Here is a simplified example of my problem:
struct User;
struct Community;
enum Actor {
User(User),
Community(Community),
}
trait Name {
fn name() -> &'static str;
}
impl Name for User {
fn name() -> &'static str { "/u/nutomic" }
}
impl Name for Community {
fn name() -> &'static str { "/c/rust " }
}
fn main() {
let actor = Actor::Community(Community);
println!("{}", actor.name());
}
As you may have noticed, this doesnt compile. The only solution I can think of is with a match. I want to avoid that because I have an enum with 30+ variants, and a trait with multiple methods. So that would be a huge match statement in each method, when the compiler should know that the enum variants all have the same trait.
So, do you know any way to make this work without match?
You are right, if you are using an enum for tons of different types, you pretty much have no choice but to use a match.
Actor to me there shouldn’t be an enum, but a parent trait or struct, that all of those implement, with a name function.
The reason I am using an enum is because I am deserializing this data with serde, which works perfectly as I only need to call
serde_json::from_str()
once. Without the enum, I would have to execute it once for every struct.
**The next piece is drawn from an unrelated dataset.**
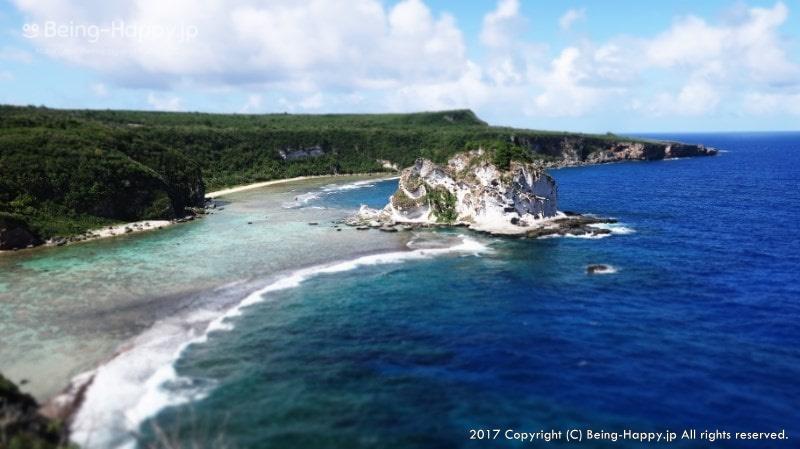 """深い青が印象的な """"マリアナブルー"""" の海をもつサイパンの写真"""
In another case I am using the same pattern to deserialize into 30+ different structs, so I would need to callserde_json::from_str()
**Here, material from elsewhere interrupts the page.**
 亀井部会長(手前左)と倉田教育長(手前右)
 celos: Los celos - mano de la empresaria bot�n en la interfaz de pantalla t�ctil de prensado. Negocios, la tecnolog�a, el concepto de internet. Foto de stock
30+ times in the worst case, until I try the right struct.I guess generating the match with a macro is the best solution.
If you don’t care whether the public-facing type is a struct or an enum, you could make the enum private and use
#[serde(from="PrivateEnum")]
on the public struct.I dont care what the public type is, so that sounds perfect. But its not clear to me from the documentation how that attribute works. Do you happen to know an example?
Hmm… so you still need a single match block.